Orange EV
- Type: Private
- Industry: Automotive industry, Electric vehicle manufacturing
- Founded: 2012; 14 years ago
- Founder: Kurt Neutgens, Wayne Mathisen
- Headquarters: Kansas City, Kansas, United States
- Products: Electric terminal tractors
- Website: orangeev.com

= Orange EV =

American electric terminal tractor manufacturer

Orange EV is an American manufacturer of electric terminal tractors, also known as yard trucks, and is based in Kansas City, Kansas. Founded in 2012, the company was the first in the United States to commercially deploy electric terminal trucks, which are used for moving trailers in distribution centers, seaports, rail yards, and other container and trailer handling operations.

== History ==
Orange EV was established in 2012 by Kurt Neutgens and Wayne Mathisen in Kansas City, Kansas, to develop zero-emission terminal tractors. Mike Saxton joined them to lead business evolution and commercialization. The company introduced its prototype electric yard truck, the T-Series, in 2015, targeting logistics and distribution industries seeking to reduce emissions and fuel costs. By 2016, Orange EV had deployed trucks at major sites including those operated by DHL and Rail Management Services (RMS) of Carrix and for years led globally with the greatest # of commercially deployed and operating heavy-duty electric vehicles.

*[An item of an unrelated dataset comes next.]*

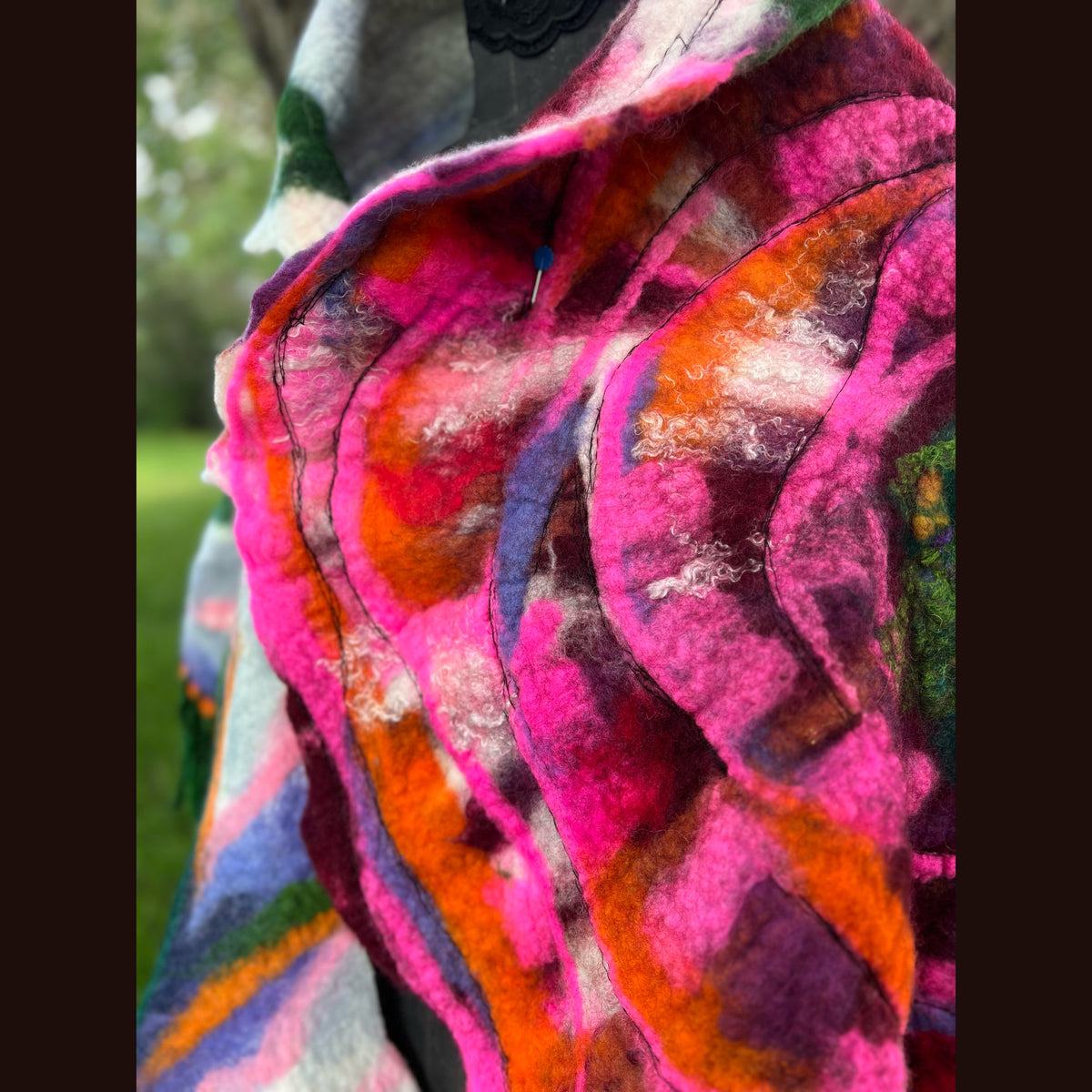 Felted Shawl 64”X 27”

In 2022, Orange EV gained it first private equity investment and again relocated while expanding its manufacturing facility in Kansas City to meet growing demand, supported by federal and state incentives for electric vehicle adoption. The company received the 2023 Clean Energy Business Award from the Kansas City Area Development Council for its contributions to sustainable transportation. As of 2025, Orange EV’s trucks are used by logistics firms like NSSL Global and operate in over 40 U.S. states, with deployments at ports, warehouses, and intermodal facilities.

== Products ==
Orange EV manufactures electric terminal tractors, including the e-TRIEVER and HUSK-e models, designed for short-haul trailer movement in logistics, rail, and port operations. These trucks feature battery-electric powertrains, offering zero tailpipe emissions, reduced maintenance costs, and up to 24 hours of operation per charge. The company’s vehicles are equipped with regenerative braking and telematics for efficiency monitoring, competing with diesel-powered alternatives from manufacturers like Kalmar Industries.

== Impact and recognition ==
Orange EV’s electric yard trucks contribute to reduced greenhouse gas emissions and improved air quality in logistics hubs, aligning with U.S. clean energy goals. Studies highlight their role in electrifying port and warehouse operations, with deployments noted for reliability and cost savings. The company’s innovation has been recognized in industry reports and awards, including its leadership in zero-emission vehicle deployments.